→ **What you are asked to do**: Each line must appear in the answer exactly as it does in the data.

→ **Provided data**:
*** Block opens ***

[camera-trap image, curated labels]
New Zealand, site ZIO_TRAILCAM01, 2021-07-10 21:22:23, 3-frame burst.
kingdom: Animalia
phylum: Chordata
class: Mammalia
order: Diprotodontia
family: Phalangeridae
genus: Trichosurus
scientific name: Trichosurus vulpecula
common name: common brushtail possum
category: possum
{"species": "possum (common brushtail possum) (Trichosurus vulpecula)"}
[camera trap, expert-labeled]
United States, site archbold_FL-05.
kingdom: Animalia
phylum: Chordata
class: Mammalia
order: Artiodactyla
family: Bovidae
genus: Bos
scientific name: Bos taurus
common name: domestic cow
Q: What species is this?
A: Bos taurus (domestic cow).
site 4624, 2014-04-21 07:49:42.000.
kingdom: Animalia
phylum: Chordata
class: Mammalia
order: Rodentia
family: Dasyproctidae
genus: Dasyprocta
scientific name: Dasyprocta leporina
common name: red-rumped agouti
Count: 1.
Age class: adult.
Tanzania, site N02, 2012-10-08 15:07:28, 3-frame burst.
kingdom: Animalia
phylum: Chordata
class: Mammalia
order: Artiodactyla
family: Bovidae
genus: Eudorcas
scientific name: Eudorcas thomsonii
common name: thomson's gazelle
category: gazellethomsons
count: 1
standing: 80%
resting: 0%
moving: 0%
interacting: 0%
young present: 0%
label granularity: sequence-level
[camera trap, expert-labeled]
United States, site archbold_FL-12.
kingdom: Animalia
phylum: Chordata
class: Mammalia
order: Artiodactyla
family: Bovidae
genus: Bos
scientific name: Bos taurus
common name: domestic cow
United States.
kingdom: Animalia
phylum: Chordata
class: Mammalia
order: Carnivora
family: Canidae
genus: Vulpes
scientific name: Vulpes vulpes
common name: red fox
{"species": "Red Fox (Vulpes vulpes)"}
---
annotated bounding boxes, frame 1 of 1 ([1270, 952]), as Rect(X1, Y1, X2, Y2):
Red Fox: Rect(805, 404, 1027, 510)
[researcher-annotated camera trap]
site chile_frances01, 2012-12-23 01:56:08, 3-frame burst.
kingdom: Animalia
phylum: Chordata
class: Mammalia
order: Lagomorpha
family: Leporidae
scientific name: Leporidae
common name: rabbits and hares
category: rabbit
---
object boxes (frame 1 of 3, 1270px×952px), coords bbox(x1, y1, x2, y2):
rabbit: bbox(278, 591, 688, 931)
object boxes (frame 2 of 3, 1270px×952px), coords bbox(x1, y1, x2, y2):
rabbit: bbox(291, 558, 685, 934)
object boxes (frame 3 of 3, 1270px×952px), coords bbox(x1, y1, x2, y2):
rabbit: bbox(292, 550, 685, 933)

*** Block closes ***

→ **Written solution**:
[camera-trap image, curated labels]
New Zealand, site ZIO_TRAILCAM01, 2021-07-10 21:22:23, 3-frame burst.
kingdom: Animalia
phylum: Chordata
class: Mammalia
order: Diprotodontia
family: Phalangeridae
genus: Trichosurus
scientific name: Trichosurus vulpecula
common name: common brushtail possum
category: possum
{"species": "possum (common brushtail possum) (Trichosurus vulpecula)"}
[camera trap, expert-labeled]
United States, site archbold_FL-05.
kingdom: Animalia
phylum: Chordata
class: Mammalia
order: Artiodactyla
family: Bovidae
genus: Bos
scientific name: Bos taurus
common name: domestic cow
Q: What species is this?
A: Bos taurus (domestic cow).
site 4624, 2014-04-21 07:49:42.000.
kingdom: Animalia
phylum: Chordata
class: Mammalia
order: Rodentia
family: Dasyproctidae
genus: Dasyprocta
scientific name: Dasyprocta leporina
common name: red-rumped agouti
Count: 1.
Age class: adult.
Tanzania, site N02, 2012-10-08 15:07:28, 3-frame burst.
kingdom: Animalia
phylum: Chordata
class: Mammalia
order: Artiodactyla
family: Bovidae
genus: Eudorcas
scientific name: Eudorcas thomsonii
common name: thomson's gazelle
category: gazellethomsons
count: 1
standing: 80%
resting: 0%
moving: 0%
interacting: 0%
young present: 0%
label granularity: sequence-level
[camera trap, expert-labeled]
United States, site archbold_FL-12.
kingdom: Animalia
phylum: Chordata
class: Mammalia
order: Artiodactyla
family: Bovidae
genus: Bos
scientific name: Bos taurus
common name: domestic cow
United States.
kingdom: Animalia
phylum: Chordata
class: Mammalia
order: Carnivora
family: Canidae
genus: Vulpes
scientific name: Vulpes vulpes
common name: red fox
{"species": "Red Fox (Vulpes vulpes)"}
---
annotated bounding boxes, frame 1 of 1 ([1270, 952]), as Rect(X1, Y1, X2, Y2):
Red Fox: Rect(805, 404, 1027, 510)
[researcher-annotated camera trap]
site chile_frances01, 2012-12-23 01:56:08, 3-frame burst.
kingdom: Animalia
phylum: Chordata
class: Mammalia
order: Lagomorpha
family: Leporidae
scientific name: Leporidae
common name: rabbits and hares
category: rabbit
---
object boxes (frame 1 of 3, 1270px×952px), coords bbox(x1, y1, x2, y2):
rabbit: bbox(278, 591, 688, 931)
object boxes (frame 2 of 3, 1270px×952px), coords bbox(x1, y1, x2, y2):
rabbit: bbox(291, 558, 685, 934)
object boxes (frame 3 of 3, 1270px×952px), coords bbox(x1, y1, x2, y2):
rabbit: bbox(292, 550, 685, 933)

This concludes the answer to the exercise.